[START RECORD EXCERPTS]

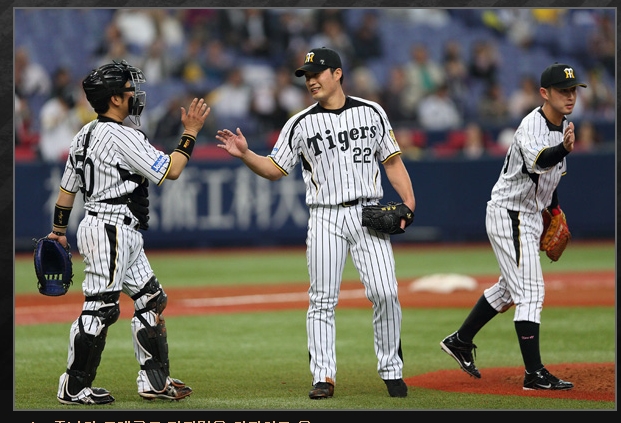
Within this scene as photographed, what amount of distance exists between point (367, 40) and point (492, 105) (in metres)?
2.67

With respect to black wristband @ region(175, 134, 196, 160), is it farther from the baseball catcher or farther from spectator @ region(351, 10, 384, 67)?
spectator @ region(351, 10, 384, 67)

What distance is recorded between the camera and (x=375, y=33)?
61.6ft

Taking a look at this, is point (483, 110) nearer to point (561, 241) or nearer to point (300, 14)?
point (300, 14)

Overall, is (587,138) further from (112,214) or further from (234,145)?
(112,214)

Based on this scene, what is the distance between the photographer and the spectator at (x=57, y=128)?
15102 millimetres

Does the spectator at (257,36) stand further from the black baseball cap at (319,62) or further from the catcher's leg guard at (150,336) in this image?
the catcher's leg guard at (150,336)

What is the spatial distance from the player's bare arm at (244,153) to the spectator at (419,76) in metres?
11.7

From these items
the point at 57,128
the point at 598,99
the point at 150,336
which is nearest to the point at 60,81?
the point at 57,128

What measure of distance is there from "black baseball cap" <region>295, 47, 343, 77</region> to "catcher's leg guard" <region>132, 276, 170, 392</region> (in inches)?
63.3

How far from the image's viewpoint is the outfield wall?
15.0 meters

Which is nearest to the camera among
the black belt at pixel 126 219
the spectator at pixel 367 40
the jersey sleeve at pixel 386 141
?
the black belt at pixel 126 219

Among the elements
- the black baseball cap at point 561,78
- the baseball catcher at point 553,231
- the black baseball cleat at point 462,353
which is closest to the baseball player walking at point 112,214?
the black baseball cleat at point 462,353

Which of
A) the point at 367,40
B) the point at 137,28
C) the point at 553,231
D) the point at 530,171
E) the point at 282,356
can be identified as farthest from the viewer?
the point at 367,40

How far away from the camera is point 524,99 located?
1766 cm
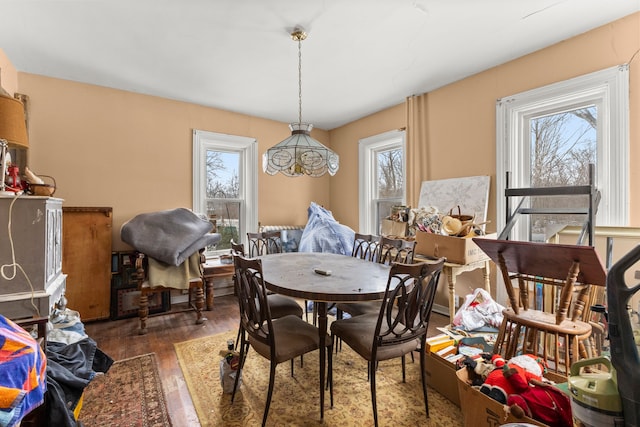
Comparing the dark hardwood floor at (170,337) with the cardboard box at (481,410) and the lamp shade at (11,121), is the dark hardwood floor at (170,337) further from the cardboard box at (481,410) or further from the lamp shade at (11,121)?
the lamp shade at (11,121)

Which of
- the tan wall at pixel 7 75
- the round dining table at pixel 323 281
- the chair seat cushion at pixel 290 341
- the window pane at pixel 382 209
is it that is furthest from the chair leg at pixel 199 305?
the window pane at pixel 382 209

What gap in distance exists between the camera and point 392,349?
169 centimetres

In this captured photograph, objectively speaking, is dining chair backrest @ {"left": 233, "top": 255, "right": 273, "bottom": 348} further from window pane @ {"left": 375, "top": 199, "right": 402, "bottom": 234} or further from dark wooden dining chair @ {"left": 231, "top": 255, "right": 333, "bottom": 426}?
window pane @ {"left": 375, "top": 199, "right": 402, "bottom": 234}

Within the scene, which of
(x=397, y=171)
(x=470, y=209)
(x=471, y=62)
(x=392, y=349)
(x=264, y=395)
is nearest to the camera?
(x=392, y=349)

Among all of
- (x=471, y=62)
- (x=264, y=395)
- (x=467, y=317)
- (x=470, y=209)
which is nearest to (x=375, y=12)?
(x=471, y=62)

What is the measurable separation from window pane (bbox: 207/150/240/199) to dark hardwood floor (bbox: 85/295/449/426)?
1.51m

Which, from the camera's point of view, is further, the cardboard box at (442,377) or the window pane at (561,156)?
the window pane at (561,156)

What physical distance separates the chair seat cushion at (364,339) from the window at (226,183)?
99.9 inches

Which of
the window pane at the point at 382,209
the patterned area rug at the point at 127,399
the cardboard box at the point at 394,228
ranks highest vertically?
the window pane at the point at 382,209

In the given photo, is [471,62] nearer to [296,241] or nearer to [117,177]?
[296,241]

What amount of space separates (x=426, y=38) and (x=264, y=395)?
2958 mm

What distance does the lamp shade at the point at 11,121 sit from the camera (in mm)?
1725

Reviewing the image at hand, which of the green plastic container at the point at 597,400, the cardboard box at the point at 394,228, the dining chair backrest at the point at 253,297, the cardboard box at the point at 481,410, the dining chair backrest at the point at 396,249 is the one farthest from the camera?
the cardboard box at the point at 394,228

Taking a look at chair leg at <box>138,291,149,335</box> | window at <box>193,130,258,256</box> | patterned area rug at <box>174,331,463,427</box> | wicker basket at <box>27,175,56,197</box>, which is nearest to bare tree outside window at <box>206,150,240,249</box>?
window at <box>193,130,258,256</box>
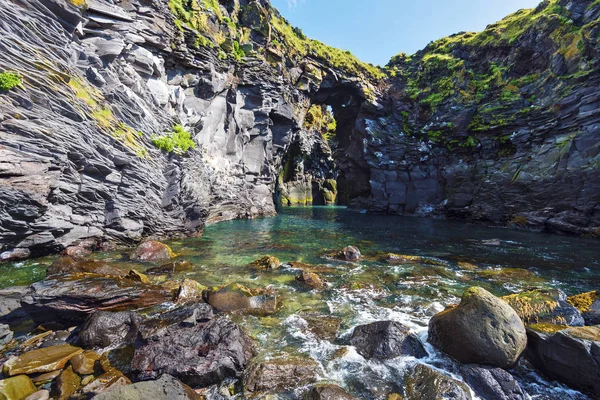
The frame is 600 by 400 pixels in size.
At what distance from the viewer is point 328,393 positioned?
4883 millimetres

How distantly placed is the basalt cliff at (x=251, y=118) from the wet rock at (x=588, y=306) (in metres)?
19.6

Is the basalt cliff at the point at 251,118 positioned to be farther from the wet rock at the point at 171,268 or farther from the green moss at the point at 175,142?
the wet rock at the point at 171,268

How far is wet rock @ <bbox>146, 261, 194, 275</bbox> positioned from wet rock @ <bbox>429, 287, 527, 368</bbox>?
1058cm

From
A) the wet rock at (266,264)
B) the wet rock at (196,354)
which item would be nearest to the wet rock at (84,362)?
the wet rock at (196,354)

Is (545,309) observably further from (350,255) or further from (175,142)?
(175,142)

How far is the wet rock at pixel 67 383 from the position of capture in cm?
470

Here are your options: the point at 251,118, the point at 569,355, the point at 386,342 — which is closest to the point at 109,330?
the point at 386,342

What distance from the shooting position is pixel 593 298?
29.0 ft

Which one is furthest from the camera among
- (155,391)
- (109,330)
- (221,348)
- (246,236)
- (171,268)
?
(246,236)

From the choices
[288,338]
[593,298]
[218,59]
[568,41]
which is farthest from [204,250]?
[568,41]

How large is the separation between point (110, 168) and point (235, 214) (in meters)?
20.7

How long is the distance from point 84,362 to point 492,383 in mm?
8350

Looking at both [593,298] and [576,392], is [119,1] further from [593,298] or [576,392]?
[593,298]

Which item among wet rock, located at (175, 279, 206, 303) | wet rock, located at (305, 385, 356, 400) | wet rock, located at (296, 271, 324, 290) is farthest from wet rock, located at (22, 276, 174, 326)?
wet rock, located at (305, 385, 356, 400)
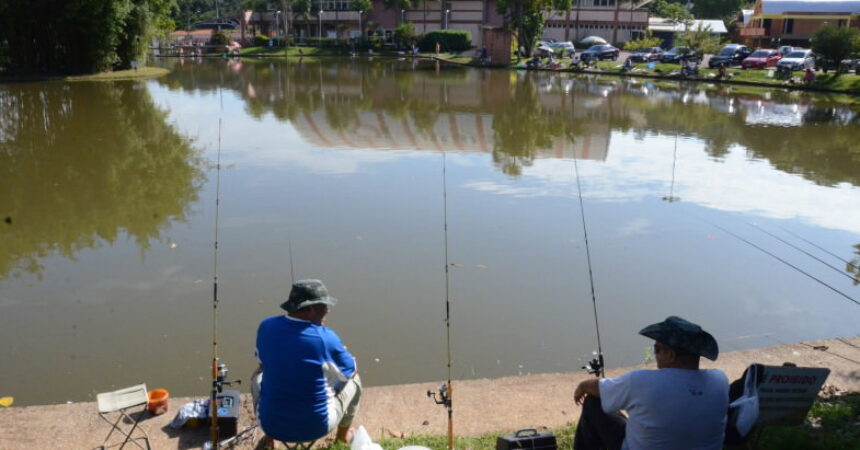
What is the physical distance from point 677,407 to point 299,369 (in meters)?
1.87

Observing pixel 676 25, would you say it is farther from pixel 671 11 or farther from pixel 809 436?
pixel 809 436

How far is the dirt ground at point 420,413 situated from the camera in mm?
4355

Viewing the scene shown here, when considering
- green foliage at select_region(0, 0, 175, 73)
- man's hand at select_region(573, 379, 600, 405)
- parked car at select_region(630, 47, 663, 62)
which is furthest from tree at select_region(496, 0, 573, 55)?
man's hand at select_region(573, 379, 600, 405)

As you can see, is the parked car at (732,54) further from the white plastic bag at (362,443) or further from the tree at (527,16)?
the white plastic bag at (362,443)

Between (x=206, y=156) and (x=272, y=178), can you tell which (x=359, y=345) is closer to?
(x=272, y=178)

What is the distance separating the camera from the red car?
121 ft

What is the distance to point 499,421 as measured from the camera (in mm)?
4648

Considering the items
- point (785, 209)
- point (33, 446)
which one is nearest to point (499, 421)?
point (33, 446)

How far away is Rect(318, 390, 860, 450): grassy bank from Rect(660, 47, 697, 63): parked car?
3782 cm

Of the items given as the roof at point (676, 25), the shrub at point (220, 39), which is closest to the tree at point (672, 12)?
the roof at point (676, 25)

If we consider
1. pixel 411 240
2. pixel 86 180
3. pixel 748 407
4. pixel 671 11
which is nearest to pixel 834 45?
pixel 411 240

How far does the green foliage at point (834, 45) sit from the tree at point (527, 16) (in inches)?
587

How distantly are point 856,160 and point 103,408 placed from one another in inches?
609

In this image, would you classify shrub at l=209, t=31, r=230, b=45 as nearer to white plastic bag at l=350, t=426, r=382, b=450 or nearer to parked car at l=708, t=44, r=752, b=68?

[END RECORD EXCERPTS]

SET TASK: Substitute "dark ball cap" for every occurrence of "black baseball cap" in the rows above and write them out again with no other changes. Leave the pictures out.

TASK RESULT:
Within this scene as photographed, what amount of distance exists between point (367, 40) and point (492, 105) (in metres)?
2.67

With respect to black wristband @ region(175, 134, 196, 160), is it farther from the baseball catcher or farther from spectator @ region(351, 10, 384, 67)?
spectator @ region(351, 10, 384, 67)

What distance is recorded between the camera and (x=375, y=33)?
61.6ft

Taking a look at this, is point (483, 110) nearer to point (561, 241) or nearer to point (300, 14)?
point (300, 14)

Overall, is (587,138) further from (112,214) or further from (234,145)?
(112,214)

Based on this scene, what is the distance between the photographer and the spectator at (x=57, y=128)?
15102 millimetres

Does the spectator at (257,36) stand further from the dark ball cap at (319,62) or further from the catcher's leg guard at (150,336) in this image?
the catcher's leg guard at (150,336)

What is the spatial distance from the player's bare arm at (244,153) to the spectator at (419,76) in metres?
11.7

From these items
the point at 57,128
the point at 598,99
the point at 150,336
which is nearest to the point at 60,81?
the point at 57,128

What measure of distance is there from "dark ball cap" <region>295, 47, 343, 77</region> to "catcher's leg guard" <region>132, 276, 170, 392</region> (in inches)?
63.3

How far from the image's viewpoint is the outfield wall?
15.0 meters

Which is nearest to the camera among
the black belt at pixel 126 219
the spectator at pixel 367 40
the jersey sleeve at pixel 386 141
?
the black belt at pixel 126 219

Among the elements
- the dark ball cap at point 561,78
- the baseball catcher at point 553,231
- the black baseball cleat at point 462,353
which is closest to the baseball player walking at point 112,214?
the black baseball cleat at point 462,353

Which of
A) the point at 367,40
B) the point at 137,28
C) the point at 553,231
D) the point at 530,171
E) the point at 282,356
can be identified as farthest from the viewer?
the point at 367,40

How far away from the camera is point 524,99 located?
1766 cm
Comparing the dark hardwood floor at (170,337) with the cardboard box at (481,410) and the lamp shade at (11,121), is the dark hardwood floor at (170,337) further from the cardboard box at (481,410) or further from the lamp shade at (11,121)?
the lamp shade at (11,121)

Which of
- the tan wall at pixel 7 75
- the round dining table at pixel 323 281
- the chair seat cushion at pixel 290 341
- the window pane at pixel 382 209
is it that is furthest from the chair leg at pixel 199 305?
the window pane at pixel 382 209

What gap in distance exists between the camera and point 392,349?
169 centimetres

In this captured photograph, objectively speaking, is dining chair backrest @ {"left": 233, "top": 255, "right": 273, "bottom": 348} further from window pane @ {"left": 375, "top": 199, "right": 402, "bottom": 234} or further from dark wooden dining chair @ {"left": 231, "top": 255, "right": 333, "bottom": 426}?
window pane @ {"left": 375, "top": 199, "right": 402, "bottom": 234}

Within the scene, which of
(x=397, y=171)
(x=470, y=209)
(x=471, y=62)
(x=392, y=349)
(x=264, y=395)
is nearest to the camera?
(x=392, y=349)

Among all of
- (x=471, y=62)
- (x=264, y=395)
- (x=467, y=317)
- (x=470, y=209)
which is nearest to (x=375, y=12)?
(x=471, y=62)

What is the measurable separation from window pane (bbox: 207/150/240/199) to dark hardwood floor (bbox: 85/295/449/426)?
1.51m

Which, from the camera's point of view, is further, the cardboard box at (442,377) or the window pane at (561,156)?
the window pane at (561,156)

What physical distance separates the chair seat cushion at (364,339) from the window at (226,183)?
99.9 inches

Which of
the window pane at the point at 382,209
the patterned area rug at the point at 127,399
the cardboard box at the point at 394,228
ranks highest vertically?
the window pane at the point at 382,209

In the given photo, is [471,62] nearer to [296,241] or nearer to [117,177]?
[296,241]

What amount of space separates (x=426, y=38) and (x=264, y=395)?
2958 mm

What distance does the lamp shade at the point at 11,121 sit from the camera (in mm)?
1725

Reviewing the image at hand, which of the green plastic container at the point at 597,400, the cardboard box at the point at 394,228, the dining chair backrest at the point at 253,297, the cardboard box at the point at 481,410, the dining chair backrest at the point at 396,249 is the one farthest from the camera?
the cardboard box at the point at 394,228

Taking a look at chair leg at <box>138,291,149,335</box> | window at <box>193,130,258,256</box> | patterned area rug at <box>174,331,463,427</box> | wicker basket at <box>27,175,56,197</box>, which is nearest to bare tree outside window at <box>206,150,240,249</box>?
window at <box>193,130,258,256</box>
The frame is 600 by 400 pixels in size.
At what distance from the viewer is point 328,393 positioned?
4883 millimetres

How distantly placed is the basalt cliff at (x=251, y=118) from the wet rock at (x=588, y=306) (in metres)?
19.6

Is the basalt cliff at the point at 251,118 positioned to be farther from the wet rock at the point at 171,268 or farther from the green moss at the point at 175,142?
the wet rock at the point at 171,268

How far is wet rock @ <bbox>146, 261, 194, 275</bbox> positioned from wet rock @ <bbox>429, 287, 527, 368</bbox>?
1058cm

From
A) the wet rock at (266,264)
B) the wet rock at (196,354)
which item would be nearest to the wet rock at (84,362)?
the wet rock at (196,354)

Is (545,309) observably further from (350,255) or further from (175,142)?
(175,142)

How far is the wet rock at pixel 67 383 from the position of capture in cm?
470

Here are your options: the point at 251,118, the point at 569,355, the point at 386,342 — which is closest to the point at 109,330?
the point at 386,342

What distance from the shooting position is pixel 593 298?
29.0 ft

Which one is furthest from the camera among
- (155,391)
- (109,330)
- (221,348)
- (246,236)
- (171,268)
?
(246,236)

From the choices
[288,338]
[593,298]
[218,59]
[568,41]
which is farthest from [204,250]?
[568,41]

How large is the separation between point (110, 168) and point (235, 214) (in meters)?
20.7

How long is the distance from point 84,362 to point 492,383 in mm?
8350

Looking at both [593,298] and [576,392], is [119,1] further from [593,298] or [576,392]?
[593,298]

Which item among wet rock, located at (175, 279, 206, 303) | wet rock, located at (305, 385, 356, 400) | wet rock, located at (296, 271, 324, 290) is farthest from wet rock, located at (22, 276, 174, 326)?
wet rock, located at (305, 385, 356, 400)
What is the physical distance from point 677,407 to point 299,369 (in meters)?
1.87

Observing pixel 676 25, would you say it is farther from pixel 671 11 or farther from pixel 809 436?
pixel 809 436

How far is the dirt ground at point 420,413 situated from the camera in mm?
4355

Viewing the scene shown here, when considering
- green foliage at select_region(0, 0, 175, 73)
- man's hand at select_region(573, 379, 600, 405)
- parked car at select_region(630, 47, 663, 62)
which is furthest from tree at select_region(496, 0, 573, 55)?
man's hand at select_region(573, 379, 600, 405)

As you can see, is the parked car at (732,54) further from the white plastic bag at (362,443) or further from the tree at (527,16)?
the white plastic bag at (362,443)

Between (x=206, y=156) and (x=272, y=178), can you tell which (x=359, y=345) is closer to?
(x=272, y=178)

What is the distance separating the camera from the red car?
121 ft

What is the distance to point 499,421 as measured from the camera (in mm)?
4648

Considering the items
- point (785, 209)
- point (33, 446)
which one is nearest to point (499, 421)?
point (33, 446)

How far away is Rect(318, 390, 860, 450): grassy bank from Rect(660, 47, 697, 63): parked car?
3782 cm

Of the items given as the roof at point (676, 25), the shrub at point (220, 39), which is closest to the tree at point (672, 12)?
the roof at point (676, 25)

If we consider
1. pixel 411 240
2. pixel 86 180
3. pixel 748 407
4. pixel 671 11
which is nearest to pixel 834 45?
pixel 411 240

How far does the green foliage at point (834, 45) sit from the tree at point (527, 16) (in inches)?
587

How distantly are point 856,160 and point 103,408 placed from one another in inches?
609

In this image, would you classify shrub at l=209, t=31, r=230, b=45 as nearer to white plastic bag at l=350, t=426, r=382, b=450 or nearer to parked car at l=708, t=44, r=752, b=68?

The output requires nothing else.